▶ What is needed: Please extract the part of the post on healing from sexual trauma starting with "So even though" and going on through "was very wrong.", copying it word for word.

▶ Supplied passage:

________________

Healing From Sexual Trauma: Sharing my Story of surviving sexual assault
Updated: Apr 19, 2023
Overcoming doubt and insecurity to speak up and inspire others to heal and find their own voices
Trigger Warning: this post contains content about sexual abuse and rape
I know that some of you reading this may be wondering why you should care about my story. I'm just an ordinary person with no special qualifications or expertise. But the truth is, I believe that everyone's story is important, and everyone has something to offer. Sharing our experiences and perspectives can help us feel less alone and more connected to others.
But I also have my doubts and insecurities about sharing my story. What if no one reads it or cares? What if people judge me or don't believe me? What if I'm just not a good enough writer to convey my thoughts and feelings?
These doubts and fears can be overwhelming at times, and it can be tempting to keep quiet and keep our stories to ourselves. But I've learned that by sharing our struggles and vulnerabilities, we give others permission to do the same. We create a space for empathy, understanding, and healing.
So even though it's scary, I'm choosing to share my story. I hope that in doing so, I can offer some comfort or inspiration to others who may be going through something similar. And even if my words only reach one person, that's enough for me.
It's taken me years to find the courage to talk about my experiences with sexual trauma. When I was a young woman, I was in a relationship with a man who was much older than me. At the time, I thought I was in love with him, but looking back now, I realize that what we had was anything but love.
He was emotionally and sexually abusive. He manipulated me into doing things that I didn't want to do. At first, I thought it was just part of being in a relationship, that I had to compromise and do things I wasn't comfortable with. But it didn't take long for me to realize that something was very wrong.
The first time he forced me to do something sexual that I didn't want to do, I was so shocked and confused that I didn't even know what to call it. I blamed myself for not being strong enough to say no, for not being a good enough girlfriend to him. But the truth is, it was never my fault.
Over time, the abuse escalated. It became a pattern in our relationship that he would pressure me into doing things I didn't want to do, and I would give in because I thought it was my duty as his girlfriend. Looking back now, I know that it was never my duty to do anything that made me uncomfortable or violated my boundaries.

________________

▶ Raw data:

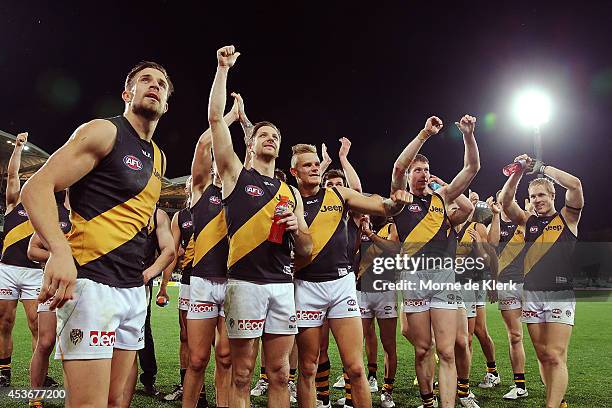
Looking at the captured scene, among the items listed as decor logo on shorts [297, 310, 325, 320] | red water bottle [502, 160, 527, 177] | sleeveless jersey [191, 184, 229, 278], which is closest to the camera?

________________

▶ Response box:
So even though it's scary, I'm choosing to share my story. I hope that in doing so, I can offer some comfort or inspiration to others who may be going through something similar. And even if my words only reach one person, that's enough for me.
It's taken me years to find the courage to talk about my experiences with sexual trauma. When I was a young woman, I was in a relationship with a man who was much older than me. At the time, I thought I was in love with him, but looking back now, I realize that what we had was anything but love.
He was emotionally and sexually abusive. He manipulated me into doing things that I didn't want to do. At first, I thought it was just part of being in a relationship, that I had to compromise and do things I wasn't comfortable with. But it didn't take long for me to realize that something was very wrong.